Stored items
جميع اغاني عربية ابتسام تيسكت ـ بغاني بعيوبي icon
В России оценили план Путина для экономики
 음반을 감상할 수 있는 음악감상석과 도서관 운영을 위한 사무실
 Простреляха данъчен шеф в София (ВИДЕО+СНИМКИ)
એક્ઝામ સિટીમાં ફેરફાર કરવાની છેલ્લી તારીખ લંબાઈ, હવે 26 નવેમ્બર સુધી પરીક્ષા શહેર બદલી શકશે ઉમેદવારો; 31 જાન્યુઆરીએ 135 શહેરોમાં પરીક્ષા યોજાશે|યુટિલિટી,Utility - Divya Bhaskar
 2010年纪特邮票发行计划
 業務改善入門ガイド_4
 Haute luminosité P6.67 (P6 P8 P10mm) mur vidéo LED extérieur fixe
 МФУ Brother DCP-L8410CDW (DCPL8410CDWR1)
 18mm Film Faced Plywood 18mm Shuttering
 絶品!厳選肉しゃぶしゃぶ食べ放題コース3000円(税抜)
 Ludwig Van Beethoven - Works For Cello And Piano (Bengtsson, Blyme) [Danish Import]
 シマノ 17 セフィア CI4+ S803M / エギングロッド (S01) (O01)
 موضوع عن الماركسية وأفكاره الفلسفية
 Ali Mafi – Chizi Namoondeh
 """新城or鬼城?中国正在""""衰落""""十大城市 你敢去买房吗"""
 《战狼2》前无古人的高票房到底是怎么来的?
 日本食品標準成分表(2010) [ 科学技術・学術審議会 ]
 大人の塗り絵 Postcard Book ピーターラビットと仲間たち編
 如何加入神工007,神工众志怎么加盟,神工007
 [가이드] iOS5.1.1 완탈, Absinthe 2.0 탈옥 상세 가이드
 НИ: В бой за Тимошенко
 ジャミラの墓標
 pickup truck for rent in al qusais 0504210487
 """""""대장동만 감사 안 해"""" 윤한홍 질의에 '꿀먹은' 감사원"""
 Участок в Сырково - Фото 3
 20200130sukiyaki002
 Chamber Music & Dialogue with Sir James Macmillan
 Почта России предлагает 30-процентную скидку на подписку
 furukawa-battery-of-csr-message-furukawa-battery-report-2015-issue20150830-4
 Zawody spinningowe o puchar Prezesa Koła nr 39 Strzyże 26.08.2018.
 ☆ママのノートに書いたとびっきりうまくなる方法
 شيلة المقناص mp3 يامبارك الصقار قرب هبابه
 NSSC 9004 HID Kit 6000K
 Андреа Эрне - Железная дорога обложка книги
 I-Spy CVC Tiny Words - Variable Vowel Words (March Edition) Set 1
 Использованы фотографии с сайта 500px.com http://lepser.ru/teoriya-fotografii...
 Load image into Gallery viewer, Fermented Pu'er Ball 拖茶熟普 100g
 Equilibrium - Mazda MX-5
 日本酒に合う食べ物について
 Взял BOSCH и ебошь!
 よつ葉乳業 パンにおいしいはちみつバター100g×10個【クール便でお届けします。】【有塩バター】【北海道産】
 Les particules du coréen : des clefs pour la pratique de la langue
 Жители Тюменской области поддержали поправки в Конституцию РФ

__EXERCISE OBJECTIVE__. Please print the records above exactly from their first line. End with the line containing "2010年纪特邮票发行计划", and include it.

__RESULT OF THIS EXERCISE__.
جميع اغاني عربية ابتسام تيسكت ـ بغاني بعيوبي icon
В России оценили план Путина для экономики
 음반을 감상할 수 있는 음악감상석과 도서관 운영을 위한 사무실
 Простреляха данъчен шеф в София (ВИДЕО+СНИМКИ)
એક્ઝામ સિટીમાં ફેરફાર કરવાની છેલ્લી તારીખ લંબાઈ, હવે 26 નવેમ્બર સુધી પરીક્ષા શહેર બદલી શકશે ઉમેદવારો; 31 જાન્યુઆરીએ 135 શહેરોમાં પરીક્ષા યોજાશે|યુટિલિટી,Utility - Divya Bhaskar
 2010年纪特邮票发行计划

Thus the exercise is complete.